# Size Difference when Breeding?



## equus717 (Aug 20, 2009)

petitepyromaniac said:


> None of us would breed a mini to a draft for obvious reasons, but what is the cut off? How many hands difference is too much?
> 
> I'll give a hypothetical example: You have a mare that is 14.2, and you want to breed her. Would you look at studs between 13.2 and 15.2? 12.2 and 16.2? Etc.
> 
> ...


My mare Cinnamon that I had is 12 3 she is the dam to Caddo. Sire is 15 2.
Caddo will probably be 15 hands. He was already taller than his dam at a year old. My last report from Lacy was that he is taller than Farah. I would guess it depends on the horse and what the foal is going to do.


----------



## NdAppy (Apr 8, 2009)

It's not just height... You need to look at the horse itself. If your breeding a narrow mare to a wide stud, you are probably going to run into more issues than breeding a narrow shorter mare to a taller but also narrow stud.


----------



## petitepyromaniac (Oct 12, 2010)

NdAppy said:


> It's not just height... You need to look at the horse itself. If your breeding a narrow mare to a wide stud, you are probably going to run into more issues than breeding a narrow shorter mare to a taller but also narrow stud.

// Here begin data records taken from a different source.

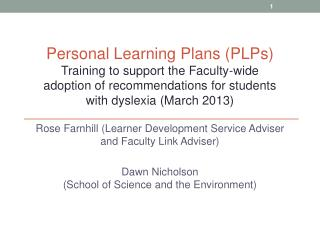 Rose Farnhill (Learner Development Service Adviser and Faculty Link Adviser) Dawn Nicholson (School of Science and the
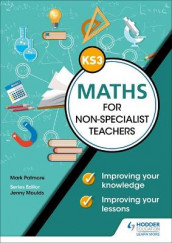 Key Stage 3 Maths for non-specialist teachers: Improving your knowledge; improving your lessons av Heather Davis og Mark Patmore (Heftet)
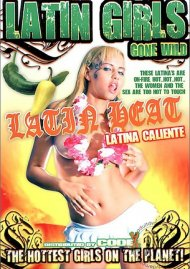 Latin Girls Gone Wild: Latin Heat Porn Video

Good point. But tell me, why would it be "more issues"?


----------



## NdAppy (Apr 8, 2009)

Shoulder width of the foal causing complications while foaling. You would essentially have a "wider" foal. Yes it can be done with few problems, but it isn't a chance I would want to take. You're better breeding like to like in terms of body type.


----------



## petitepyromaniac (Oct 12, 2010)

Ah, I see. Thank you for clarifying that!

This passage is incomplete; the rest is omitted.